Friday, January 6, 2017

Book review: "Dan Rooney - My 75 Years With the Pittsburgh Steelers and the NFL"

By the time the 1955 National Football League draft reached its ninth round, all the big college stars had been taken. But 23-year-old Dan Rooney, who was helping make draft selections for the Pittsburgh Steelers, saw potential in a skinny quarterback out of the University of Louisville named Johnny Unitas.

"We gotta get this guy now because we don't want him playing against us," Rooneysaid.

Following Rooney's advice, the Steelers drafted Unitas, who would become one of the greatest quarterbacks in NFL history. But he never played at all for the Steelers.

Steelers coach Walter Kiesling thought Unitas was "too dumb to play" in the NFL, Rooney recalls in his autobiography, "Dan Rooney - My 75 Years With the Pittsburgh Steelers and the NFL."

Kiesling never gave Unitas a chance in training camp and cut him before the season started. A year later, Unitas signed with the Baltimore Colts and began a stellar career in which he was named the NFL's Most Valuable Player four times.

This is one of many anecdotes Rooney tells in this enjoyable book. While not perfect, the book has enough going for it to qualify as a must-read for hardcore Steeler fans and a good choice for anyone with a interest in the history of the NFL or the City of Pittsburgh.

Rooney has a unique position in the NFL. He has spent virtually his entirely life immersed in professional football. His father, Art Rooney, was the original owner of the Steelers, and Dan Rooney started early working with and helping manage the team. Dan became president of the team in 1975 and took over the organization after his father died in 1988.

"Football is in my blood," he said.

Rooney describes his early years growing up in Pittsburgh, becoming a high school football star  while simultaneously working in the Steelers organization. At that time, the National Football League was a minor sport that struggled to attract players, let alone fans. During World War II, Rooney recalls, there were so few available men to play that the Steelers temporarily merged with the St. Louis Cardinals, becoming the unfortunately named "Card-Pitts."

Professional football grew in fits and spurts, but the Steelers were rarely successful on the field. One of the big problems was that his father simply hired his friends as coaches. Another problem, Dan Rooney says, is that his father was more of a baseball fan than a football fan. Yes, the owner of the Pittsburgh Steelers preferred to watch baseball.

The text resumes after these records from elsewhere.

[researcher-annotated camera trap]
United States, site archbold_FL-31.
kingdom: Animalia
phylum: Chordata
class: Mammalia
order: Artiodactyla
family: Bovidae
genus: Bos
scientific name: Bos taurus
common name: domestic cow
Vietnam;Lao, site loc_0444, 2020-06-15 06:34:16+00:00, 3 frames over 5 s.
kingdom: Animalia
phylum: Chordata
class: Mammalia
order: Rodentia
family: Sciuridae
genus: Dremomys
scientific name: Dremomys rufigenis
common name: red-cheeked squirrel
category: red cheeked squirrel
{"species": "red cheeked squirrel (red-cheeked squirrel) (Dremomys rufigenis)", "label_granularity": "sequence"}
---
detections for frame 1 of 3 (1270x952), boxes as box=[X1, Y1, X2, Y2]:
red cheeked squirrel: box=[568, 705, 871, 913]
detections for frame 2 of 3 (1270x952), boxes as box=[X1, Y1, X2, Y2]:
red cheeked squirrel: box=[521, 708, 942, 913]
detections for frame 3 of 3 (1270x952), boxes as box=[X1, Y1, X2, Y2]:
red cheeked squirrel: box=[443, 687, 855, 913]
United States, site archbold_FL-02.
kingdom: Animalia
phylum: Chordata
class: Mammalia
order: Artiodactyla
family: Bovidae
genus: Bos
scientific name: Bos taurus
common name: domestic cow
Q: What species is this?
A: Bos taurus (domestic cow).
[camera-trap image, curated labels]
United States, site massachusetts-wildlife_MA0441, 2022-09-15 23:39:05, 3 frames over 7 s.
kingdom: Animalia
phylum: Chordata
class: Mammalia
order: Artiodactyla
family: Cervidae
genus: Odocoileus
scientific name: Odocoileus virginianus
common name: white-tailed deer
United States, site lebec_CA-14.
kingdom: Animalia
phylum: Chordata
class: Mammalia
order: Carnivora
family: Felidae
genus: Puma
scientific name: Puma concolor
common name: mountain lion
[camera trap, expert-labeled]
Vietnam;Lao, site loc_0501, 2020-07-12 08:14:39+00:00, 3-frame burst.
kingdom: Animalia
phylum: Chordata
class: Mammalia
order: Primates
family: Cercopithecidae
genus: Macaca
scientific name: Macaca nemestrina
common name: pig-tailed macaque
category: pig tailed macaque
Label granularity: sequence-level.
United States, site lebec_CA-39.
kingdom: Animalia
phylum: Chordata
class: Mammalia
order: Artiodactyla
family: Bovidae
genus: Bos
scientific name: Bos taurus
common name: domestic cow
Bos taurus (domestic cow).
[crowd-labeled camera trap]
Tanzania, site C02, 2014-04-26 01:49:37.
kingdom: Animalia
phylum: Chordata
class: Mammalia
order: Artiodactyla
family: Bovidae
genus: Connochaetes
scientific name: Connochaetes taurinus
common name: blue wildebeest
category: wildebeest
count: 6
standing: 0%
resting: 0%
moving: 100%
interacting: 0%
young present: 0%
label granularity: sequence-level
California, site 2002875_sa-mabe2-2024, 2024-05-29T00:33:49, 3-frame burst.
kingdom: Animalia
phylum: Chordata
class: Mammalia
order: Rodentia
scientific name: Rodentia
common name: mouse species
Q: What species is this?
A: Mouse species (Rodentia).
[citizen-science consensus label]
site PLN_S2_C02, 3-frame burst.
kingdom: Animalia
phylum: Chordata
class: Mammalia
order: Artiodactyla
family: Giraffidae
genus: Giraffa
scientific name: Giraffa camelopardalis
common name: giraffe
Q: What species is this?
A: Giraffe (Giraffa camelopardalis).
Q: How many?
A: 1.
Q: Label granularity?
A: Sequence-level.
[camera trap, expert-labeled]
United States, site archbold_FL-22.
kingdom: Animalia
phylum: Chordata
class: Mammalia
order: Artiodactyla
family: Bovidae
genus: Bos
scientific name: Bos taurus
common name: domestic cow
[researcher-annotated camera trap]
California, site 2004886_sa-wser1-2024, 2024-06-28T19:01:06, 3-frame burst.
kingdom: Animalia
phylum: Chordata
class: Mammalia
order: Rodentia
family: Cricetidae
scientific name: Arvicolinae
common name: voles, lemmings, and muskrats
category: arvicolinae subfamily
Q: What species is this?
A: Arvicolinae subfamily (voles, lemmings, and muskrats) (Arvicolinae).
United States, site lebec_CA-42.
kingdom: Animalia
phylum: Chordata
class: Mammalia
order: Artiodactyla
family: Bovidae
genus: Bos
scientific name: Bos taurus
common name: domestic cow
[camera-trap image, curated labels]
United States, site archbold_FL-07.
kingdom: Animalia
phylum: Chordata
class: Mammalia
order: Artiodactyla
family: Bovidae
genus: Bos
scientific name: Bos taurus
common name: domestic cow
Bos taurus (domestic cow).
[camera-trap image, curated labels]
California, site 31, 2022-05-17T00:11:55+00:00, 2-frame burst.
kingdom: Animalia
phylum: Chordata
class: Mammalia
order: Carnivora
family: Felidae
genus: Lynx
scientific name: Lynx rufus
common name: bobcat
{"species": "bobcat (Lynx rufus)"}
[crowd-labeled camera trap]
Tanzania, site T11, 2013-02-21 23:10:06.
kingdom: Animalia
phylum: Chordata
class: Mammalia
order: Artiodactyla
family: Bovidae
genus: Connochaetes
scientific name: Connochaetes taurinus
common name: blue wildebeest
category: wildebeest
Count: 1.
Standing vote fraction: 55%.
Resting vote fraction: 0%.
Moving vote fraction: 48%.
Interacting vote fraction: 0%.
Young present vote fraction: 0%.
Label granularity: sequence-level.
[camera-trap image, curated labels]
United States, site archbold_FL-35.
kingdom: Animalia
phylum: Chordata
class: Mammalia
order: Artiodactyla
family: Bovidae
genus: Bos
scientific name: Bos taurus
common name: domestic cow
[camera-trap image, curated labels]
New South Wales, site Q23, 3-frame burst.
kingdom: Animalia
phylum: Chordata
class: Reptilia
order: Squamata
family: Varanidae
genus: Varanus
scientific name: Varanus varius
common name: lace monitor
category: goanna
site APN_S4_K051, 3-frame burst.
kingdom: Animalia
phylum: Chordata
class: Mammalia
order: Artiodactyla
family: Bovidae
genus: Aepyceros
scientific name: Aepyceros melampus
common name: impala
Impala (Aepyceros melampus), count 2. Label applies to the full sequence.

The book is filled with fond, warm memories. Rooney doesn't dwell on the negative, and sometimes glosses over issues when you wish he would tell you more.  He tells stories about his family, crashing his private plane, the NFL's compromise selection of Pete Rozelle as commissioner, the merger with AFL and personal clashes with Oakland Raiders owner Al Davis.

He wanders occasionally off track to tell us the biographies of players, which we could get anywhere. The book is best when he tells his personal story.  The book has two co-authors, Andrew E. Masich and David F. Halaas, so it's hard to say how much of the writing was actually done by Rooney.

If you like stories on old-time football, here are two other books you might enjoy: "That First Season" by John Eisenberg, the story of Vince Lombardi's first year coaching the Green Bay Packers, and "Instant Replay,", Jerry Kramer's diary of the Packers 1967 championship season.